:: Quoted passage ::

December Editorial      

 

When is a diamond not a diamond?
The 'oldest diamonds' found in Jack Hills zircons may be no such thing

 

In our 2007 September editorial we covered the topic of diamond inclusions in zircons. A research group from Westfali William University in Germany had discovered tiny diamonds within zircons (namely zirconium silicate (ZrSiO4) which were believed to be 4.25 billion years old. The paper, which was was published in the journal Nature, showed what were thought to be the oldest diamonds ever discovered. But those results have now been challenged.

In a recent publication of Earth and Planetary Science Letters researchers from the Department of Earth Sciences at the University of California, working jointlyt with the GFZ German Research Center for Geosciences, analyzed the Jack Hills zircons with electron microscopy. They discovered that the diamonds within these zircons may be merely an artifact created during the preparation of zircon for the original research.

It is well established that the Earth is about 4.6 billion years old. The earliest period in that 4.6 billion years is the Hadean era between 4.6 and 4 billion years ago. Unfortunately, we know of no rocks which have survived from that distant era through to the present. In fact detrital zircons ('detrial' means the detrius of loose grains of minerals or rocks that have been eroded from other rocks or earth materials ) are the only known surviving fragments of the Earth’s crust from this period. Some detrital zircons can be dated as far back as 4.4 billion years ago. Not surprisingly they have been studied extensively in the last few years. Zircons form at temperatures between 1,112 degrees and 1,652 degrees Fahrenheit (600-900 degrees Celsius) from granitic melts at shallow depths. Once crystallized, a zircon's chemical make-up and structure doesn't change, making it easy to establish its age through a process similar to carbon dating. So the assumption that one can find other geological markers as inclusions inside the detrital zircons is not unreasonable. But diamonds? As Harry Green (a professor of the Graduate Division at UC Riverside and co-author of the latest research points out: ‘Diamonds are not indigenous to the zircons’ . To complicate the matter even more, after the earlier diamond discovery, another study surveyed a very large sample the inclusion suite (>400) of Jack Hills zircons (JHZs) and this survey found abundant inclusions consistent with the previous studies but no diamonds in those inclusions.

:::
:: Data ::

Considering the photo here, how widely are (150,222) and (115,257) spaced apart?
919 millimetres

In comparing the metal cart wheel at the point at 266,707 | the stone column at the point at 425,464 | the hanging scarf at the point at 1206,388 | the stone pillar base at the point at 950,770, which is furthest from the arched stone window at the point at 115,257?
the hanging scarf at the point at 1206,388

:::

▶ [Brief]
Answer these questions from the editorial on diamonds in Jack Hills zircons:
1. In which journal was the paper reporting the diamonds first published?
2. What method did the University of California and GFZ researchers use to analyze the Jack Hills zircons?
3. At what temperatures in Celsius do zircons form?

▶ [Solution below]
1. Nature
2. Electron microscopy
3. Between 600 and 900 degrees Celsius